You know the feeling: you are trying to make better choices, but your body seems to be responding differently than it used to. Your energy dips in the afternoon, waist feels different, cravings feel louder. Your blood sugar, cholesterol, liver markers or blood pressure may be creeping upwards, even though you are “doing your best”.
For many people in midlife, especially women navigating perimenopause or menopause, this can feel confusing and unfair. The habits that once helped may no longer produce the same results. Sleep may be lighter. Stress may be higher. Muscle can become harder to maintain. Processed carbohydrates may seem to call your name at exactly the wrong time of day.
But this is not a personal failure. It is often a sign that your metabolism is under strain.
You can do something about it
The encouraging news is that metabolic health is highly responsive.
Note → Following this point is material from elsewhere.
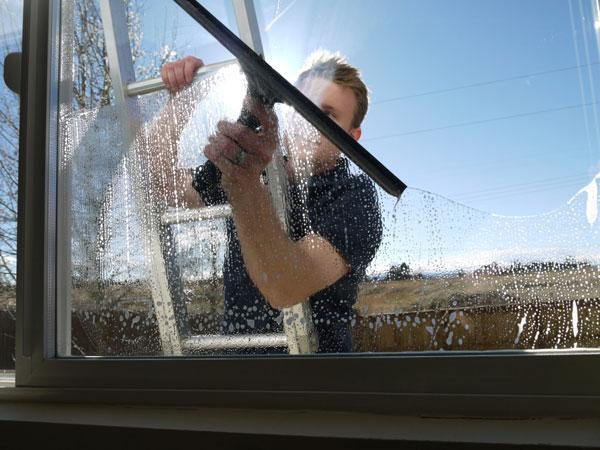 Lavaggio-vetrate-in-altezza-parma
While many strategies can help — walking, strength training, fasting, sleep, stress management and meal timing — the biggest lever for most people is a well-structured insulin resistance diet built around:
Higher protein intake, lower processed carbohydrate intake, improved appetite control and gradual fat loss, especially from the waist, liver and visceral fat stores.
This is not about eating less by force. It is about eating in a way that helps your appetite work properly again.
A protein-forward, low-carbohydrate approach can help steady blood sugar, reduce cravings, improve fullness and make it easier for the body to access stored fat. Low-carbohydrate diets have been studied for insulin resistance and metabolic syndrome, and evidence suggests they can improve several metabolic risk markers in many people. (PMC) Harvard Health has also reported that a low-carb approach may help reduce A1C in people with prediabetes. (Harvard Health)
That is the promise of an insulin resistance diet: not perfection, not punishment, but clearer metabolic signals.
Why Insulin Resistance Matters
Insulin is a hormone that helps move glucose from the bloodstream into cells, where it can be used or stored. When cells become resistant to insulin’s signal, the body has to produce more insulin to manage blood sugar.
Over time, this can contribute to:
Prediabetes
Type 2 diabetes risk
Fatty liver
High triglycerides
Low energy
Cravings
Central fat gain
Blood pressure concerns
Inflammation
Difficulty losing fat
The National Institute of Diabetes and Digestive and Kidney Diseases explains that healthy living may help prevent or reverse insulin resistance and prediabetes, including healthy food choices, physical activity, weight management and enough sleep. (NIDDK)
The key point is this: insulin resistance is not just a blood sugar issue. It is a whole-body fuel-management issue.
When processed carbohydrates and sugary foods are eaten frequently, blood sugar and insulin can remain elevated more often. For someone who is already insulin resistant, this makes it harder to access stored fat and easier to stay trapped in a cycle of hunger, cravings and energy dips.
An insulin resistance diet changes that environment.
Why Fat Loss Is the Master Lever
Metabolic health is not simply about body weight. It is about where fat is stored and how your body handles fuel.
Fat stored under the skin is different from fat stored deep inside the abdomen. Visceral fat sits around the organs and is more strongly linked with insulin resistance, inflammation and metabolic disease risk.
Liver fat is especially important. When fat builds up in the liver, the liver can become less responsive to insulin. This may cause it to release glucose into the bloodstream even when the body does not need more.
Fat stored in and around muscle tissue can also affect how well muscles take up glucose.
This is why reducing excess visceral and liver fat can produce such powerful improvements in blood sugar, triglycerides, blood pressure and energy. The aim is not to chase thinness. The aim is to lower the metabolic burden that keeps the body stuck.
A helpful way to think about it:
Protein helps you feel full.
Reducing processed carbohydrates helps calm blood sugar swings.
Better appetite control makes fat loss more natural.
Fat loss improves insulin sensitivity.
Improved insulin sensitivity makes energy and hunger easier to manage.
This is the positive cycle we want to create.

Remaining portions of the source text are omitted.